Presidential Press Office/Reuters

Why is the situation different from previous crises?

Simply put, because Turkey feels less constrained and is acting more self-confidently.

Greece and Turkey, who are NATO allies, nearly went to war in 1996 in a dispute over uninhabited Aegean islets. Since then they have lived in uneasy détente.

The new flare-up is particularly dangerous and unpredictable because Turkey is bolder now, observers warn. Ankara “has used its military with some success in Libya and Syria,” points out Ian Lesser, executive director of the German Marshall Fund of the United States, a think tank. “Its capacity to project power is greater than it was in the past … and Turkey is much more assertive and much more conscious of its maritime interests.”

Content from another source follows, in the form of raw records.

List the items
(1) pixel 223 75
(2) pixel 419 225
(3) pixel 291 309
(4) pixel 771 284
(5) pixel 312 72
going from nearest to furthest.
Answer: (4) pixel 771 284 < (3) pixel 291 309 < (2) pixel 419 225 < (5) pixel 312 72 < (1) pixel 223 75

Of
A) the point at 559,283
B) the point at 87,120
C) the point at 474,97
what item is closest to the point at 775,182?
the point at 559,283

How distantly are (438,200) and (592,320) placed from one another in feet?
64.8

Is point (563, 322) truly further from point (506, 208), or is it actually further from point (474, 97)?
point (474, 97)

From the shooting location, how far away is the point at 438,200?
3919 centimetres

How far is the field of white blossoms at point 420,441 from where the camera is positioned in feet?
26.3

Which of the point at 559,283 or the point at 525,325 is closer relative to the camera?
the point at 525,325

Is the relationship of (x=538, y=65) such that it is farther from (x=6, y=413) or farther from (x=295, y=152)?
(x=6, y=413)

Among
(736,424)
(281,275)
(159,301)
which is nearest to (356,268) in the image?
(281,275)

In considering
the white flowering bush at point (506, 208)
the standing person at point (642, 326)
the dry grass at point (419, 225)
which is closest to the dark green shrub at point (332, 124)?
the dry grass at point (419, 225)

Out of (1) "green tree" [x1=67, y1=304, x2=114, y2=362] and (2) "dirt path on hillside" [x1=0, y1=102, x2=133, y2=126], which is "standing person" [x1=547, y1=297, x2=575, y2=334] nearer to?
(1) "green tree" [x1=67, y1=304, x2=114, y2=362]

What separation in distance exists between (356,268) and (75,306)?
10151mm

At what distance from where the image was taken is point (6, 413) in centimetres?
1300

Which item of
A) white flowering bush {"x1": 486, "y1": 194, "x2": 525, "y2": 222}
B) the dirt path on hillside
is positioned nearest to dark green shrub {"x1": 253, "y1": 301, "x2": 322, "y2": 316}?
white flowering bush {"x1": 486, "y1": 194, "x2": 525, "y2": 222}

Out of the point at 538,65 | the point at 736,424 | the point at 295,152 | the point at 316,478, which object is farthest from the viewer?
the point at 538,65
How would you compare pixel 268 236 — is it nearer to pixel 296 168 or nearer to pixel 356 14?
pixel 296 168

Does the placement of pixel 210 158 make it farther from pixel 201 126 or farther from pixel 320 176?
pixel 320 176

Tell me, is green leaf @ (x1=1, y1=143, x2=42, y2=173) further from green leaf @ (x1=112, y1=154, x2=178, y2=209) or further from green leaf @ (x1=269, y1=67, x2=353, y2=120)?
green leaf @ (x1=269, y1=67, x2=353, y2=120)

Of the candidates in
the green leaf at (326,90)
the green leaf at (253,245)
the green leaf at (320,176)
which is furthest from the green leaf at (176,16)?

Secondly, under President Erdoğan, Turkey is pursuing a highly nationalistic agenda, recalling the Ottoman era.

“Turkey is meddling in Libya, Syria, Iraq and the Aegean – all areas that used to belong to the Ottoman Empire,” says Angelos Chryssogelos, an expert on the eastern Mediterranean at London Metropolitan University.

At the same time, Ankara’s relationship with the West, is “almost at breaking point,” Dr. Lesser points out. “There’s a complete breakdown of trust between Turkey and European capitals. It’s become harder and harder to engage Turkey,” he says. And with Turkey’s long-mooted accession to the European Union seemingly at a dead end, the West has less leverage over Ankara than it did in previous crises.

How likely is war to break out?

Germany’s foreign minister, who is trying to intercede in the dispute, warned last week that the two countries are staring into “the abyss.”

“The situation is very risky,” said Heiko Maas. “Whoever moves closer and closer to the abyss can at some point fall down. Any spark, however small, could lead to a disaster.”

Complicating the conflict further is the number of countries involved. “It is quite different from the past, when you had just Greece and Turkey involved and the Americans trying to calm things down,” says Dr. Chryssogelos.

France and the United Arab Emirates have sent aircraft and warships to back up Greece, while Cyprus, Israel, and Egypt also have a stake in prospecting for hydrocarbons in the eastern Mediterranean.

The more warships and fighter planes there are jostling for space in the region, the greater potential there is for an accident that could lead to war, though most observers agree that neither side wants to fight.

“For Turkey, the idea is not to go to war but to place ships and planes in areas so as to stake a claim … to open up the agenda as much as possible,” says Dr. Chryssogelos.

“Erdoğan does not want war, but he is prepared to use military persuasion to back his political posture,” suggests Mr. Ülgen. “There is an environment of hypernationalism.”

“In all likelihood there will not be a deliberate military confrontation,” predicts Dr. Lesser. “Policymakers are all aware of the risks. But with more military exercises and more forces in the region, the risk of something going wrong is there.”